>> Anyway, it was my intent to post the patch and see what happened. >> Being a first-timer at this, and not having even read the core >> development mailing lists for very long, I had no idea what to >> expect. Though I genuinely didn't expect it to be this brusque. Martin> I could have told you :-) The "problem" really is that you are Martin> suggesting a major, significant change to the implementation of Martin> Python, and one that doesn't fix an obvious bug.
Come on Martin. Give Larry a break.
I'm seriously not complaining, I'm explaining.
Lots of changes have been accepted to to the Python core which weren't obvious "bug fixes".

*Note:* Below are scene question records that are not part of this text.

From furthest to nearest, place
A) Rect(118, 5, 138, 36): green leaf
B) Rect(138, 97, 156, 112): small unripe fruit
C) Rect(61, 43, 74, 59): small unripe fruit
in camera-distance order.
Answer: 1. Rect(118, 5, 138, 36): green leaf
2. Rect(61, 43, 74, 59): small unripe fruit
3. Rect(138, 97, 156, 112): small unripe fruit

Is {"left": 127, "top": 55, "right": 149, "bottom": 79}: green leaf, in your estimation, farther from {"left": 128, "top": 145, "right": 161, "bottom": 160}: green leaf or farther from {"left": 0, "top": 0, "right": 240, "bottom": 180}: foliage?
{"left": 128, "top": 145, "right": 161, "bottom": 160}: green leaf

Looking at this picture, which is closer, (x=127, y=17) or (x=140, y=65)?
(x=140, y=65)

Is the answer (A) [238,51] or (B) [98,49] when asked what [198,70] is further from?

Surely many new features have been implemented over time, but in many cases, they weren't really "big changes", in the sense that you could ignore them if you don't like them. This wouldn't be so in this case: as the string type is very fundamental, people feel a higher interest in its implementation.
In fact, I seem to recall a sprint held recently in Reykjavik where the whole point was just to make Python faster.
That's true. I also recall there were serious complaints about the outcome of this sprint, and the changes to the struct module in particular. Still, the struct module is of lesser importance than the string type, so the concerns were smaller.
I believe that was exactly Larry's point in posting the patch. The "one obvious way to do" concatenation and slicing for one of the most heavily used types in python appears to be faster. That seems like a win to me.
Have you reviewed the patch and can vouch for its correctness, even in boundary cases? Have you tested it in a real application and found a real performance improvement? I have done neither, so I can't speak on the advantages of the patch. I didn't actually object to the inclusion of the patch, either. I was merely stating what I think the problems with "that kind of" patch are.